- _Your instructions_: Filter the data for "pavalos" and copy matching lines.

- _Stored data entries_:
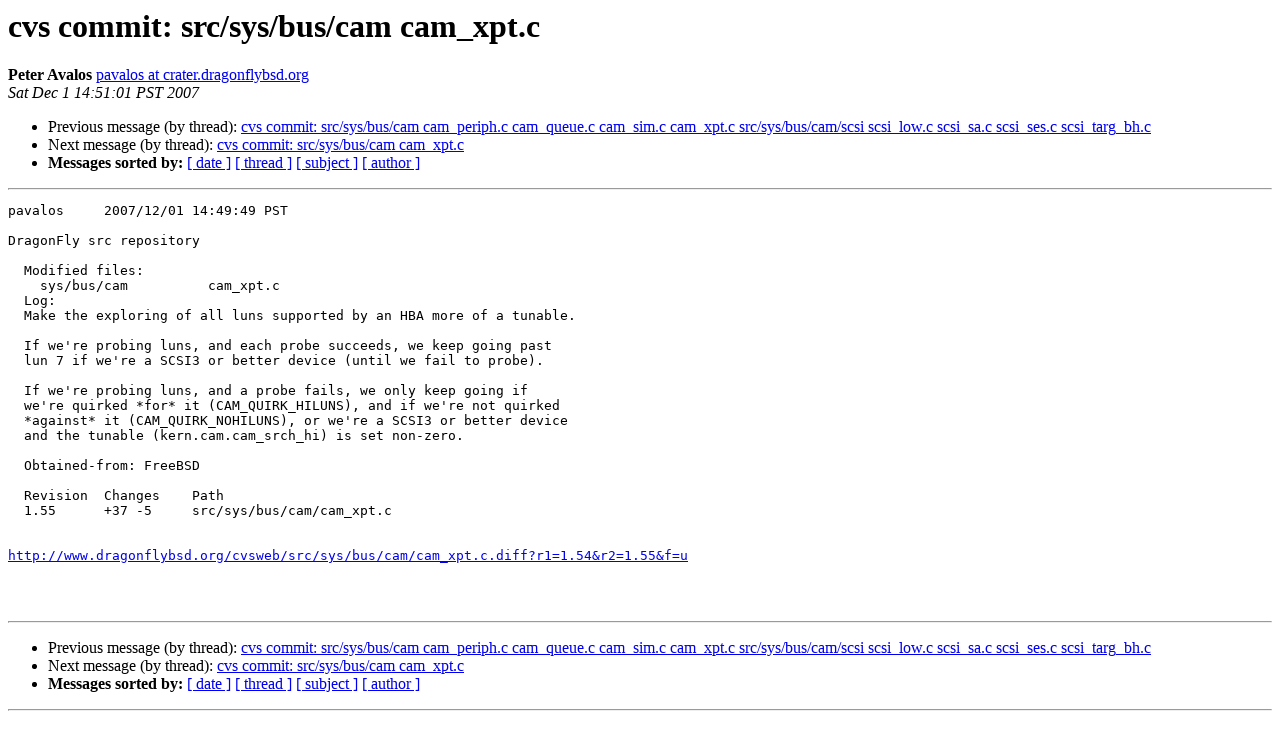

--- FILE ---
content_type: text/html
request_url: https://lists.dragonflybsd.org/pipermail/commits/2007-December/837462.html
body_size: 1311
content:
<!DOCTYPE HTML PUBLIC "-//W3C//DTD HTML 4.01 Transitional//EN">
<HTML>
 <HEAD>
   <TITLE> cvs commit: src/sys/bus/cam cam_xpt.c
   </TITLE>
   <LINK REL="Index" HREF="index.html" >
   <LINK REL="made" HREF="mailto:commits%40?Subject=Re%3A%20cvs%20commit%3A%20src/sys/bus/cam%20cam_xpt.c&In-Reply-To=%3C200712012249.lB1MnnYS021682%40crater.dragonflybsd.org%3E">
   <META NAME="robots" CONTENT="index,nofollow">
   <style type="text/css">
       pre {
           white-space: pre-wrap;       /* css-2.1, curent FF, Opera, Safari */
           }
   </style>
   <META http-equiv="Content-Type" content="text/html; charset=us-ascii">
   <LINK REL="Previous"  HREF="837461.html">
   <LINK REL="Next"  HREF="888283.html">
 </HEAD>
 <BODY BGCOLOR="#ffffff">
   <H1>cvs commit: src/sys/bus/cam cam_xpt.c</H1>
    <B>Peter Avalos</B> 
    <A HREF="mailto:commits%40?Subject=Re%3A%20cvs%20commit%3A%20src/sys/bus/cam%20cam_xpt.c&In-Reply-To=%3C200712012249.lB1MnnYS021682%40crater.dragonflybsd.org%3E"
       TITLE="cvs commit: src/sys/bus/cam cam_xpt.c">pavalos at crater.dragonflybsd.org
       </A><BR>
    <I>Sat Dec  1 14:51:01 PST 2007</I>
    <P><UL>
        <LI>Previous message (by thread): <A HREF="837461.html">cvs commit: src/sys/bus/cam cam_periph.c cam_queue.c cam_sim.c         cam_xpt.c src/sys/bus/cam/scsi scsi_low.c scsi_sa.c scsi_ses.c         scsi_targ_bh.c
</A></li>
        <LI>Next message (by thread): <A HREF="888283.html">cvs commit: src/sys/bus/cam cam_xpt.c
</A></li>
         <LI> <B>Messages sorted by:</B> 
              <a href="date.html#837462">[ date ]</a>
              <a href="thread.html#837462">[ thread ]</a>
              <a href="subject.html#837462">[ subject ]</a>
              <a href="author.html#837462">[ author ]</a>
         </LI>
       </UL>
    <HR>  
<!--beginarticle-->
<PRE>pavalos     2007/12/01 14:49:49 PST

DragonFly src repository

  Modified files:
    sys/bus/cam          cam_xpt.c 
  Log:
  Make the exploring of all luns supported by an HBA more of a tunable.
  
  If we're probing luns, and each probe succeeds, we keep going past
  lun 7 if we're a SCSI3 or better device (until we fail to probe).
  
  If we're probing luns, and a probe fails, we only keep going if
  we're quirked *for* it (CAM_QUIRK_HILUNS), and if we're not quirked
  *against* it (CAM_QUIRK_NOHILUNS), or we're a SCSI3 or better device
  and the tunable (kern.cam.cam_srch_hi) is set non-zero.
  
  Obtained-from: FreeBSD
  
  Revision  Changes    Path
  1.55      +37 -5     src/sys/bus/cam/cam_xpt.c


<A HREF="http://www.dragonflybsd.org/cvsweb/src/sys/bus/cam/cam_xpt.c.diff?r1=1.54&amp;r2=1.55&amp;f=u">http://www.dragonflybsd.org/cvsweb/src/sys/bus/cam/cam_xpt.c.diff?r1=1.54&amp;r2=1.55&amp;f=u</A>



</PRE>

<!--endarticle-->
    <HR>
    <P><UL>
        <!--threads-->
	<LI>Previous message (by thread): <A HREF="837461.html">cvs commit: src/sys/bus/cam cam_periph.c cam_queue.c cam_sim.c         cam_xpt.c src/sys/bus/cam/scsi scsi_low.c scsi_sa.c scsi_ses.c         scsi_targ_bh.c
</A></li>
	<LI>Next message (by thread): <A HREF="888283.html">cvs commit: src/sys/bus/cam cam_xpt.c
</A></li>
         <LI> <B>Messages sorted by:</B> 
              <a href="date.html#837462">[ date ]</a>
              <a href="thread.html#837462">[ thread ]</a>
              <a href="subject.html#837462">[ subject ]</a>
              <a href="author.html#837462">[ author ]</a>
         </LI>
       </UL>

<hr>
<a href="https://lists.dragonflybsd.org/mailman/listinfo/commits">More information about the Commits
mailing list</a><br>
</body></html>
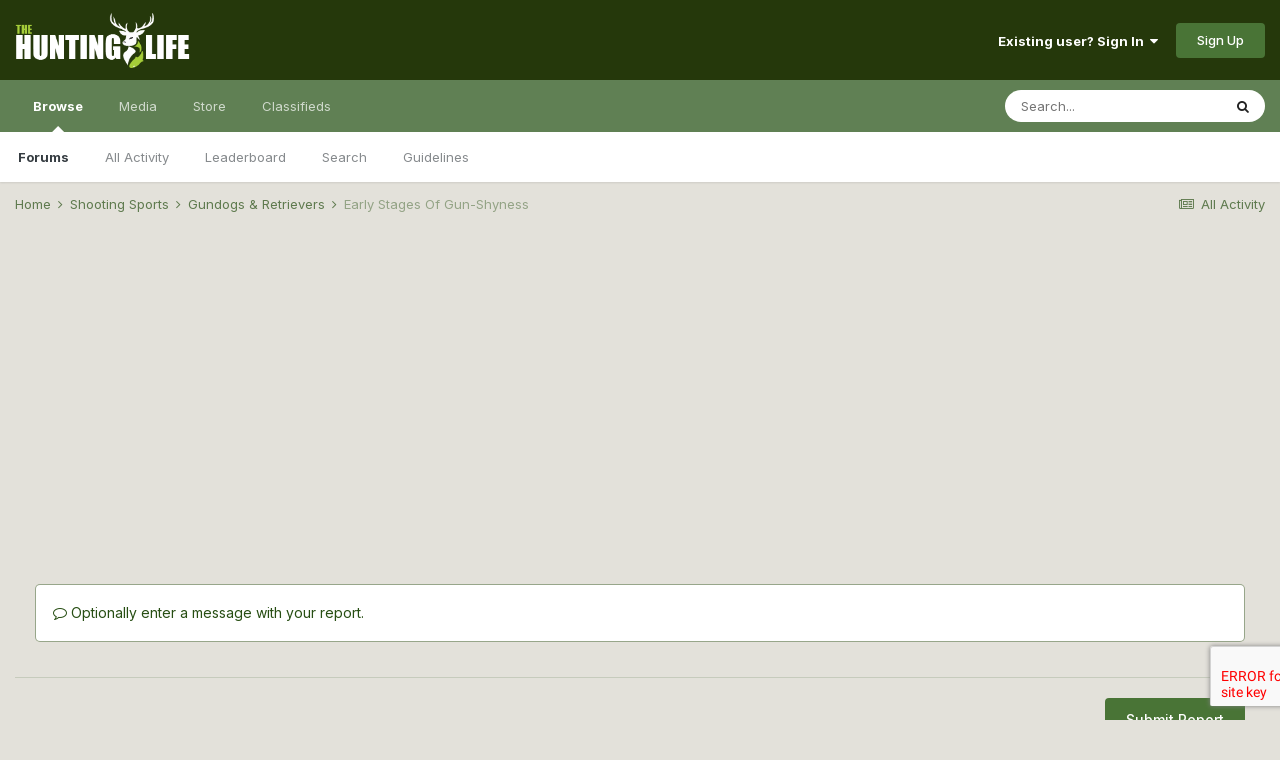

--- FILE ---
content_type: text/html; charset=utf-8
request_url: https://www.google.com/recaptcha/api2/aframe
body_size: -247
content:
<!DOCTYPE HTML><html><head><meta http-equiv="content-type" content="text/html; charset=UTF-8"></head><body><script nonce="1fZ0sR6l9M8AHTkrnUY2Pw">/** Anti-fraud and anti-abuse applications only. See google.com/recaptcha */ try{var clients={'sodar':'https://pagead2.googlesyndication.com/pagead/sodar?'};window.addEventListener("message",function(a){try{if(a.source===window.parent){var b=JSON.parse(a.data);var c=clients[b['id']];if(c){var d=document.createElement('img');d.src=c+b['params']+'&rc='+(localStorage.getItem("rc::a")?sessionStorage.getItem("rc::b"):"");window.document.body.appendChild(d);sessionStorage.setItem("rc::e",parseInt(sessionStorage.getItem("rc::e")||0)+1);localStorage.setItem("rc::h",'1763152123696');}}}catch(b){}});window.parent.postMessage("_grecaptcha_ready", "*");}catch(b){}</script></body></html>

--- FILE ---
content_type: text/css
request_url: https://www.thehuntinglife.com/forums/uploads/css_built_12/258adbb6e4f3e83cd3b355f84e3fa002_custom.css?v=1907a5097e1733649195
body_size: -81
content:
 [data-forumid="35"] .fa-comments:before{content:"\f0c0";}[data-forumid="92"] .fa-comments:before{content:"\f291";}[data-forumid="7"] .fa-comments:before{content:"\f140";}[data-forumid="131"] .fa-comments:before{content:"\f05b";}[data-forumid="15"] .fa-comments:before{content:"\f0f4";}[data-forumid="71"] .fa-comments:before{content:"\f186";}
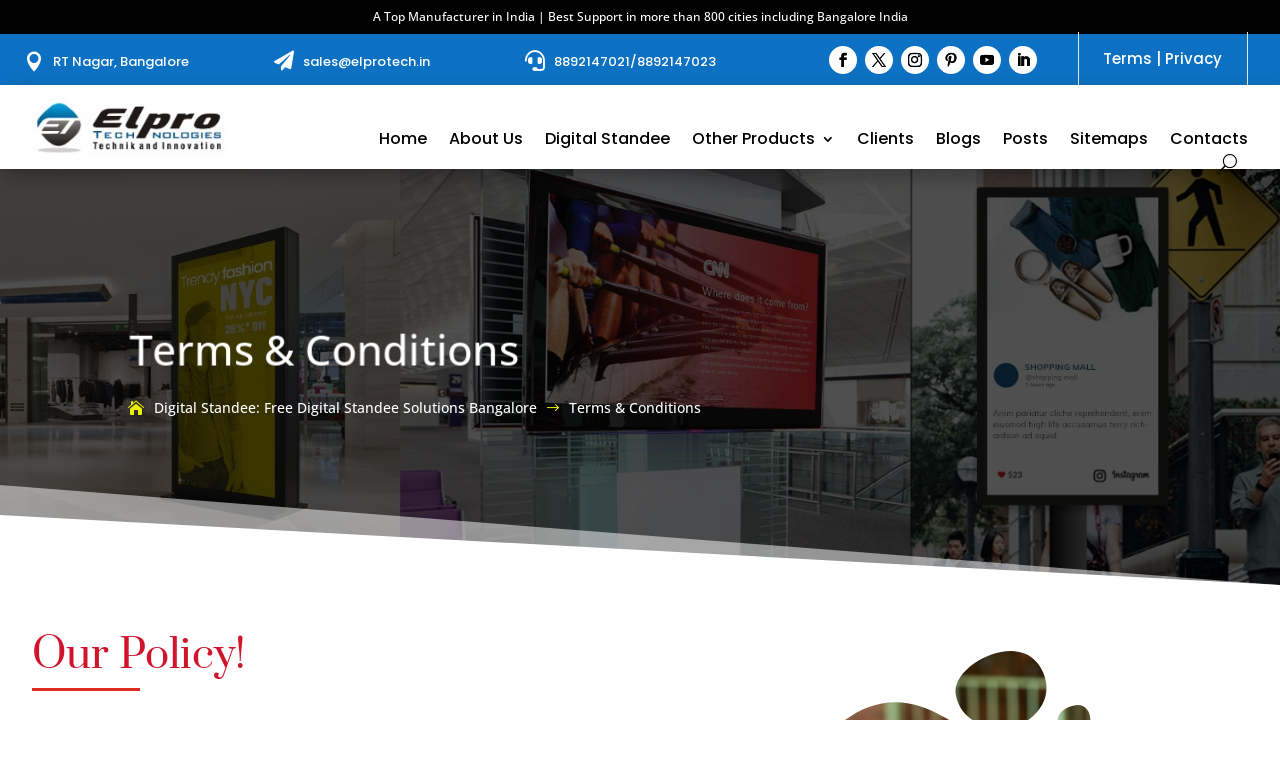

--- FILE ---
content_type: text/css
request_url: https://digitalstandee.com/wp-content/et-cache/115/et-core-unified-115.min.css?ver=1768558567
body_size: -289
content:
.frm_no_border{--border-color:transparent}.forminator-radio .forminator-radio-image span{width:10px!important;height:10px!important}

--- FILE ---
content_type: text/javascript; charset=utf-8
request_url: https://app.trust.reviews/embed?id=3090&callback=tr_80143
body_size: 708
content:
/**/ typeof tr_80143 === 'function' && tr_80143({"businesses":[],"reviews":[],"options":{"summary_rating":false,"summary_photo":"","summary_name":"","summary_url":"","header_hide_photo":false,"header_hide_name":false,"header_hide_count":false,"header_hide_seeall":false,"header_hide_write":false,"header_merge_social":false,"header_hide_social":false,"view_mode":"flash","rating_temp":"","sort":"1","min_filter":"","word_filter":"","word_exclude":"","pagination":"","min_letter":"","text_size":"","hide_avatar":false,"hide_name":false,"disable_review_time":false,"disable_user_link":false,"short_last_name":false,"flash_pos":"left","flash_start":"","flash_visible":"","flash_invisible":"","flash_user_photo":false,"flash_orders":false,"badge_click":"sidebar","badge_space_between":"","badge_display_block":false,"badge_center":false,"badge_close":false,"hide_float_badge":false,"slider_effect":"slide","slider_speed":"","slider_count":"","slider_space_between":"","slider_review_height":"","slider_hide_pagin":false,"slider_hide_nextprev":false,"slider_desktop_breakpoint":"","slider_desktop_count":"","slider_tablet_breakpoint":"","slider_tablet_count":"","slider_mobile_breakpoint":"","slider_mobile_count":"","schema_rating":"","schema_address_street":"","schema_address_locality":"","schema_address_region":"","schema_address_zip":"","schema_address_country":"","schema_price_range":"","schema_phone":"","dark_theme":false,"centred":false,"max_width":"","max_height":"","whitelabel":false,"open_link":true,"nofollow_link":true,"lazy_load_img":true,"google_success_api":true,"google_def_rev_link":false,"fb_success_api":true,"fb_rating_calc":false,"reviewer_avatar_size":"56","cache":"12","google_api_limit":"","fb_api_limit":"","reviews_limit":"","paid":false}});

- _Solution below_:
       TITLE="cvs commit: src/sys/bus/cam cam_xpt.c">pavalos at crater.dragonflybsd.org
<PRE>pavalos     2007/12/01 14:49:49 PST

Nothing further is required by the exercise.